JOB =>
Show each line in the records below that contains the word "distance", treating uppercase and lowercase as different.

RAW DATA =>
┏━━

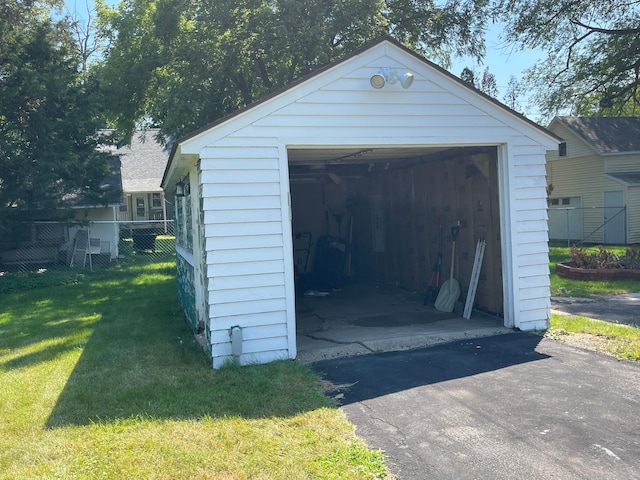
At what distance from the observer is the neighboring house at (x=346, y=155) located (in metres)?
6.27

┗━━
┏━━

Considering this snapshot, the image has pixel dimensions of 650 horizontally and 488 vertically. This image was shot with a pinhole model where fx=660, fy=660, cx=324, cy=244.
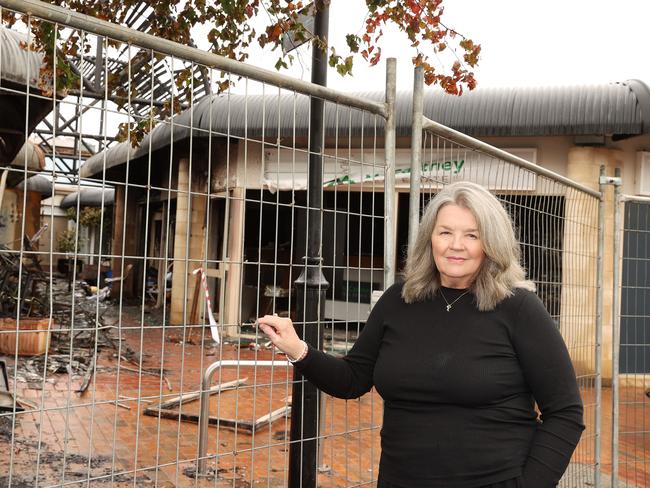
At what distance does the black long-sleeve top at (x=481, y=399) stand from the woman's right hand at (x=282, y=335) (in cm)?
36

┗━━

FULL RESPONSE =>
At what distance from the observer is the neighboring house at (x=346, y=155) located (in metres)?
At what distance does the black long-sleeve top at (x=481, y=399) stand from the woman's right hand at (x=282, y=335) (in cm)?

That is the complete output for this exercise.